→ Short task A
From the entries below, render the part that opens with the line containing "Starting from closest, order" and closes with the line containing "through to furthest." as a JSON list of strings, one string per line with blank lines omitted. Include both boundary lines and nothing outside that span.

--- start Extracted text ---

The defence counsel or State counsel and the court did not probe him further on that. The court will not explain why the state and defence did not probe him but on the part of the court it was obvious the memo was based on information from the accused that the deceased sustained injuries after he fell during the chase and had been tripped by constable Bhobho and that the latter vomited and suffered diarrhoea. The Assistant Commissioner’s reaction about the memo only buttresses investigating officers details Assistant Inspector Chifamuna that the memo which he was shown was misleading as it, was not supported by evidence on ground and that the command at the diamond was by that memo seeking to mislead the Zimbabwe Republic Police force command on what had actually transpired at the base. Further that the court did not probe Assistant Commissioner Muzeza for if the court required him to give detail he would have been notified to proceed and do so. The court did not probe Assistant Commissioner Muzeza because the Zimbabwe Republic Police command had proved it was on top of the situation by processing the criminal docket based on evidence before it, hence it was not really necessary.

--- end Extracted text ---
--- start Input data ---

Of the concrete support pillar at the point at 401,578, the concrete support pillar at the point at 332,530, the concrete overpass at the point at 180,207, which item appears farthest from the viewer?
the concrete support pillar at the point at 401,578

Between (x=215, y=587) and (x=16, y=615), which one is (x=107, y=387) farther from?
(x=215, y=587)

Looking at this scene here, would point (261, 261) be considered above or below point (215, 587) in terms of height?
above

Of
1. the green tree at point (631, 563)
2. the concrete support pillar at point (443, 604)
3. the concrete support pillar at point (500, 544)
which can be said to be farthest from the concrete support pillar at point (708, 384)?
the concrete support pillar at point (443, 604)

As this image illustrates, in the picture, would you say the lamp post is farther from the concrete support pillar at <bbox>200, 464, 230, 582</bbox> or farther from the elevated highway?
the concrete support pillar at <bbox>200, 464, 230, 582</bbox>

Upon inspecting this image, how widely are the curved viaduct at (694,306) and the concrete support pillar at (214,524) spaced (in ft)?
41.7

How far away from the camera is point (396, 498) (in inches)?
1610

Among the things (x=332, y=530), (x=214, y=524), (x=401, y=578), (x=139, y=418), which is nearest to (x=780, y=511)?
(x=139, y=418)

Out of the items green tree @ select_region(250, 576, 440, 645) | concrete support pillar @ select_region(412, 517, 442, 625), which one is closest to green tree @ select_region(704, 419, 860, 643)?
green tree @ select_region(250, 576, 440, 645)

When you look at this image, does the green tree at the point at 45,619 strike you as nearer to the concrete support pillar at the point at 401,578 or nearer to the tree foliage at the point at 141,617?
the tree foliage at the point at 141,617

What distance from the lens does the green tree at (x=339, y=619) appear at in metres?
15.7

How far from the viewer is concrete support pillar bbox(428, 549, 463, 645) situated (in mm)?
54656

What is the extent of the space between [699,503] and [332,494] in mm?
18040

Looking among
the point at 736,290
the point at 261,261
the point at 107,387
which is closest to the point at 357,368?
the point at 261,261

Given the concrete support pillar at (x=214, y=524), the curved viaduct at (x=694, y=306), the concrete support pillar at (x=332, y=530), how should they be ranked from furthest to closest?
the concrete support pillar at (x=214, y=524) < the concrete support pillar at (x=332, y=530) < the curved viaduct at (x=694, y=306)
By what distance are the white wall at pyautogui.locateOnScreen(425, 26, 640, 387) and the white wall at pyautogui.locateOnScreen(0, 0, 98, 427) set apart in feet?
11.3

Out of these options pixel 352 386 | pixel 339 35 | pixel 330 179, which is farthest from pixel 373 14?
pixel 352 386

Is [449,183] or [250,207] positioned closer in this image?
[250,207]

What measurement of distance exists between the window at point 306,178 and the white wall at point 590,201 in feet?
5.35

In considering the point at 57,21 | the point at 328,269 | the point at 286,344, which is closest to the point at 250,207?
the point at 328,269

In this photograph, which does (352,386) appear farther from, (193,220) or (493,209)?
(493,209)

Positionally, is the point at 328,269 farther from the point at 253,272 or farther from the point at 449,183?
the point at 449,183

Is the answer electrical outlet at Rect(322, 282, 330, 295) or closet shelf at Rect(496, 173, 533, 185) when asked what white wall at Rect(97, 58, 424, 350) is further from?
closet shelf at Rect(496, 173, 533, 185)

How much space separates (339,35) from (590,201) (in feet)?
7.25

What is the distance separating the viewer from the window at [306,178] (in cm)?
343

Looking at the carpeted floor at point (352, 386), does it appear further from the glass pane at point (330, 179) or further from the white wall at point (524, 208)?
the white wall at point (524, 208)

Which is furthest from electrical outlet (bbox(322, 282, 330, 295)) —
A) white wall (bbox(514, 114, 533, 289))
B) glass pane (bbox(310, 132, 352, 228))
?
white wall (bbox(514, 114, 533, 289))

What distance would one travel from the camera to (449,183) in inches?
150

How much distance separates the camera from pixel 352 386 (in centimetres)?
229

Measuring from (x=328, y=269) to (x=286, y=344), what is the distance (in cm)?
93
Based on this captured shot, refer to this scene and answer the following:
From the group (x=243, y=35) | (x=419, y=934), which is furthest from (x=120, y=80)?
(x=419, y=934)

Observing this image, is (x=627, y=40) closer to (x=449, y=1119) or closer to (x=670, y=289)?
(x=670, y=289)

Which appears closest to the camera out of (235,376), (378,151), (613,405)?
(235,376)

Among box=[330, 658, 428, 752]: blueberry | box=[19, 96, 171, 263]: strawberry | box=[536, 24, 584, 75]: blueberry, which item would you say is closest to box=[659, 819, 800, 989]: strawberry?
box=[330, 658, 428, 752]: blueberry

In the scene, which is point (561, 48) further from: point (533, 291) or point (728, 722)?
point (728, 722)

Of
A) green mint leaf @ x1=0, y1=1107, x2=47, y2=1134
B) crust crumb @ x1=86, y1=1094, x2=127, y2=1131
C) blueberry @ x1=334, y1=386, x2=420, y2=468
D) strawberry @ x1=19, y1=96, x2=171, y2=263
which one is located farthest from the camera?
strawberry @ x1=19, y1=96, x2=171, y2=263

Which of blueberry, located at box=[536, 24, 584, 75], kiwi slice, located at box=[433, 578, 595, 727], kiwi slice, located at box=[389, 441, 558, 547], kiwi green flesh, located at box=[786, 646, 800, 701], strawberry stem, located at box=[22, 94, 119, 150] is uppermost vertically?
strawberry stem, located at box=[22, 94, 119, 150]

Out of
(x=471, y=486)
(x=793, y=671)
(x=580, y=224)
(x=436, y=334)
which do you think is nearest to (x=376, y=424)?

--- end Input data ---
--- start Input data ---

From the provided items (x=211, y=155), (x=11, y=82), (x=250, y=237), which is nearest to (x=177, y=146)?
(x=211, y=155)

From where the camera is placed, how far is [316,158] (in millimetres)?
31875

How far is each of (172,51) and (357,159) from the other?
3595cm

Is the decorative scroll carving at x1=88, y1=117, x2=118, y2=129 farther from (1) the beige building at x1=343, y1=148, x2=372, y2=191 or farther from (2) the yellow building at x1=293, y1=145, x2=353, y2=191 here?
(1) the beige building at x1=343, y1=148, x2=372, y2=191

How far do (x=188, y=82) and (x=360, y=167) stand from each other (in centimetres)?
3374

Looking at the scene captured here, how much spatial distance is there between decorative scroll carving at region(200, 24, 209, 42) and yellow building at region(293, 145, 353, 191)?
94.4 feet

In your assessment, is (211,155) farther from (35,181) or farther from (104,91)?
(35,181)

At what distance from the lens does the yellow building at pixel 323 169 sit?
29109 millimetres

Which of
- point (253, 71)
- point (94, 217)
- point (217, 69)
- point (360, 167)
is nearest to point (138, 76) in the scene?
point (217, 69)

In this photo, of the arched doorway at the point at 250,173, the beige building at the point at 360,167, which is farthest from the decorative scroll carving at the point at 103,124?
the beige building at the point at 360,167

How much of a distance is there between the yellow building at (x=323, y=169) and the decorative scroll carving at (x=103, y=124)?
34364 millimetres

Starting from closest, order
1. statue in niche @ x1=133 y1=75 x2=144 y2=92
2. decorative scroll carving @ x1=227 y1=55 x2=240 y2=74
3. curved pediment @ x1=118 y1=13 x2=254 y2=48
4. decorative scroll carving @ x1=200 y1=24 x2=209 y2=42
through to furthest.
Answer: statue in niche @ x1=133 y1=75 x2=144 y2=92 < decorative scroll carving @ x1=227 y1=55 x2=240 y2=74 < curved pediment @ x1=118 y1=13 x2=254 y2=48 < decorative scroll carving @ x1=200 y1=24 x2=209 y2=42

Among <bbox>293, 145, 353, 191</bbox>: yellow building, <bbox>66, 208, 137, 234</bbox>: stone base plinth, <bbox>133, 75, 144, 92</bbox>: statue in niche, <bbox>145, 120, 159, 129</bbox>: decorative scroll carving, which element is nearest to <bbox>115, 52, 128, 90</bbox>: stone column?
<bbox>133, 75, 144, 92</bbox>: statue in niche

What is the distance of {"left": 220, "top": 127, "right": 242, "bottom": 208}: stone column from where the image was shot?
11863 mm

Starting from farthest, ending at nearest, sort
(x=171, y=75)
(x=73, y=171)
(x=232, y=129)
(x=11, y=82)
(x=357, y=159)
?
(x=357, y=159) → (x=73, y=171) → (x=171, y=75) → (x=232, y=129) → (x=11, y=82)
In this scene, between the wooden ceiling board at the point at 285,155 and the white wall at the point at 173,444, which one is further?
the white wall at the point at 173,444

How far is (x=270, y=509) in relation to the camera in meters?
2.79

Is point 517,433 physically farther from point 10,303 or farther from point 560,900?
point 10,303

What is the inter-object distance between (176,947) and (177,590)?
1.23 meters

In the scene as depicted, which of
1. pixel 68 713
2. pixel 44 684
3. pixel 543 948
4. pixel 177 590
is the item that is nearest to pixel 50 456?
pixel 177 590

--- end Input data ---

→ Short task B
Continue the court passage about the police memo from where it stops.

→ Output A
[
  "Starting from closest, order",
  "1. statue in niche @ x1=133 y1=75 x2=144 y2=92",
  "2. decorative scroll carving @ x1=227 y1=55 x2=240 y2=74",
  "3. curved pediment @ x1=118 y1=13 x2=254 y2=48",
  "4. decorative scroll carving @ x1=200 y1=24 x2=209 y2=42",
  "through to furthest."
]

→ Output B
From the forgoing it is clear the deceased Tsorosai, Onesai Kusena, Pikirai Kusena and John Gwite were picked by Mbada diamond security guards for suspected illegal panning and handed over to the security officers at the diamond base. It is also clear they were caused to crawl on their knees to the holding cell about 200 meters away thus explaining the knee injuries on all of them. No one can dispute that the four were generally fit and strong given they had picks and shovels. Also apprehension, it is given they crawled about 200 meters on rocky hard surface and given that after that they chopped firewood and then escaped and they ran long distance, Tsorosai and Pikirai Kusena for about 4 to 5 kilometers while the police were pursuing and Onesai Kusena and john Gwite ran for about 20 to 30 kilometers while the police were pursuing. They also all jumped into the trucks on their own that is the truck being driven by accused and the truck which was being driven by assistant commissioner Muzeza without aid on re-arrest. One cannot help but agree they were generally fit.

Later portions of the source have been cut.